NeurIPS 2019
Sun Dec 8th through Sat the 14th, 2019 at Vancouver Convention Center
Paper ID:1101
Title:Catastrophic Forgetting Meets Negative Transfer: Batch Spectral Shrinkage for Safe Transfer Learning

Reviewer 1


		
The method proposed in this paper are novel and the experiments are very solid. In table 2 they show the result evaluated in 5 datasets, 4 different sample rates and 3 different methods combined with the new method. The proposed method performs very well in all situations. However, I am not convinced by the explanation given in the paper. First of all, I don't understand what does transfer in 'negative transfer' means? Is it mean to fine tune from a pretrained model? Or to use the feature from a pretrained model? Or to use some technique like L2-SP to preserve the previous feature? The authors conclude that the negative transfer does exist in 3.2 and Fig 1(a).

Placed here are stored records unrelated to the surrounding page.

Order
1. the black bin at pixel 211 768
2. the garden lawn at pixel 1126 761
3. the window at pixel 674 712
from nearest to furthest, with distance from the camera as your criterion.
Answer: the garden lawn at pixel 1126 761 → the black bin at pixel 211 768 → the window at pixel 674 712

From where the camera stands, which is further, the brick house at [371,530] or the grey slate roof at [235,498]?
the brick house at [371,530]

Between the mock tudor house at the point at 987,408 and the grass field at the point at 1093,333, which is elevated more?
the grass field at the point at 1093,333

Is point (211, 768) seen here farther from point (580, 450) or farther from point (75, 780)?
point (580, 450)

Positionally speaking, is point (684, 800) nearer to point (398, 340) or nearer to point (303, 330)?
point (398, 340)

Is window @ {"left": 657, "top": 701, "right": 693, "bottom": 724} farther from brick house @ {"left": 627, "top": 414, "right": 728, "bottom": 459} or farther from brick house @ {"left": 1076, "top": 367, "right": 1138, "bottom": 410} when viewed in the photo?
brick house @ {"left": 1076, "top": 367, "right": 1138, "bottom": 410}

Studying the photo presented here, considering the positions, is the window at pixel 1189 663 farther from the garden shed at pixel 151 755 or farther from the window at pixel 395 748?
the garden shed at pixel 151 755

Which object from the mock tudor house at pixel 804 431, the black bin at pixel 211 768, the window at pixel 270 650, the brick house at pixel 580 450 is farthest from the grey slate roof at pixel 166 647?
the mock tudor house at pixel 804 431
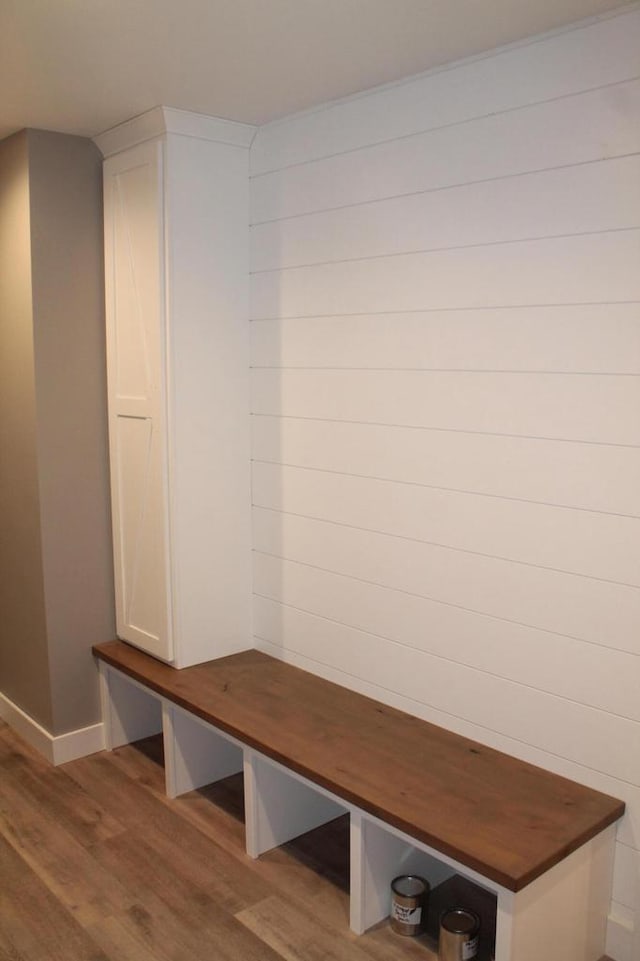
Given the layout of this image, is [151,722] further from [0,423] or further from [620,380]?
[620,380]

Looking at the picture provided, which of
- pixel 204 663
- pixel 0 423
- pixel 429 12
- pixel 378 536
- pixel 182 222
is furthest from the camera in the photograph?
pixel 0 423

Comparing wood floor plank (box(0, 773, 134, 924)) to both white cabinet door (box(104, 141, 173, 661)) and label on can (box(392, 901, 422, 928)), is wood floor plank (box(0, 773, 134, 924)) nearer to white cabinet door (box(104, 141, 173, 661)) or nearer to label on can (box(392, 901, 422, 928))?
white cabinet door (box(104, 141, 173, 661))

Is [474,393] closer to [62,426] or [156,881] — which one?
[62,426]

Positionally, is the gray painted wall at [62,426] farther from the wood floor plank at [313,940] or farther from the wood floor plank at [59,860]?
the wood floor plank at [313,940]

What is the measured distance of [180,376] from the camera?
2965 millimetres

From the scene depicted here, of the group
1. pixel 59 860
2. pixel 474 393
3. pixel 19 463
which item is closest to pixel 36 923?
pixel 59 860

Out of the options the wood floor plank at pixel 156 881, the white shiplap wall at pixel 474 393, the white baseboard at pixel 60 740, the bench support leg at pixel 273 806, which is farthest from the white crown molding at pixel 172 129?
the wood floor plank at pixel 156 881

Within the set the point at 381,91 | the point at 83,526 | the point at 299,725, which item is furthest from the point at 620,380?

But from my prospective, fig 1(a) only shows that L2-SP performs worse than L2. Fig 1(b) shows that lower layers are more transferable than higher layers and the transferability can be somehow indicated by the singular value. Fig 1(c)(d) shows that with more training data, the singular values are smaller, especially in the smaller half of sigma. These are all very interest result, but I cannot see how it related to negative transfer.

Reviewer 2


		
This paper investigates whether negative transfer exists in fine-tuning deep networks pre-trained on a domain and how to deal with it. Batch Spectral Shrinkage (BSS) is proposed as a regularization to suppress which features that potentially cause negative transfer, indicated by small singular values of SVD(F), where F are the feature matrices. The main problem addressed by the paper is vivid and well motivated. The proposed regularization to alleviate the problem is intuitive, through the familiar singular value decomposition. The empirical evaluations show the effectiveness of the BSS regularization over a range of datasets -- models with BSS perform on par or better than those without BSS after fine-tuning, especially with limited number of fine-tuning examples. Improvements: - In my opinion, the fine-tuning step is a special case of continual learning (CL) that only has 1 additional step. It would be interesting if BSS can be incorporated into existing CL methods such as EWC (Kirkpatrick et al. 2017) and/or LwF (Li & Hoiem 2016) as well -- is it even possible to do so? - It would be great if there is a BSS fine-tuning use case other than visual recognition, e.g., text classification with pre-trained word embeddings, that can be evaluated. ============== After the rebuttal I thank the authors for providing the response to my concern, by reporting the additional experiment outcomes with EWC and on text classification. My final score is up to 1 level. Please incorporate the new experiment results into the manuscript / supplemental materials.

Reviewer 3


		
1. The reviewer thinks that the novelty of this paper is not enough. The title of this paper is “Catastrophic Forgetting Meets Negative Transfer”. However, the part that deals with catastrophic forgetting only uses the previous methods, and the formula only extends the proposed BSS regularization to the previous methods. There are also no ablation studies to verify the effectiveness of the two parts, i.e., catastrophic forgetting part and negative transfer part. 2. Line 167 mentioned that “in the higher layers, only eigenvectors corresponding to relatively larger singular values produce small relative angles. So aligning all weight parameters indiscriminately to the initial pre-trained values is risky to negative transfer.” Then why not re-initialize all the high-level parameters and train again? Part of the transfer learning, i.e., “A Survey on Transfer Learning”, only transfer the parameters of lower layers. Are there any experiments to verify the pros and cons of this process? 3. The paper analyzes the influence of network parameters and feature output representation on negative transfer. Why use feature regularization instead of parameter regularization? Are there any experiments to verify? 4. The paper mainly solves the negative transfer phenomenon in fine-tuning. But the comparison methods are all about catastrophic forgetting, and there is no negative transfer method. Why not compare with the state of the art negative transfer methods? “Characterizing and avoiding negative transfer” 2018; “Deep coral: Correlation alignment for deep domain adaptation” 2016 “Adapting visual category models to new domains” ECCV 2010 “Adversarial discriminative domain adaptation” CVPR 2017 5. Some statements in the paper are repeated, and the format of the reference is very confusing.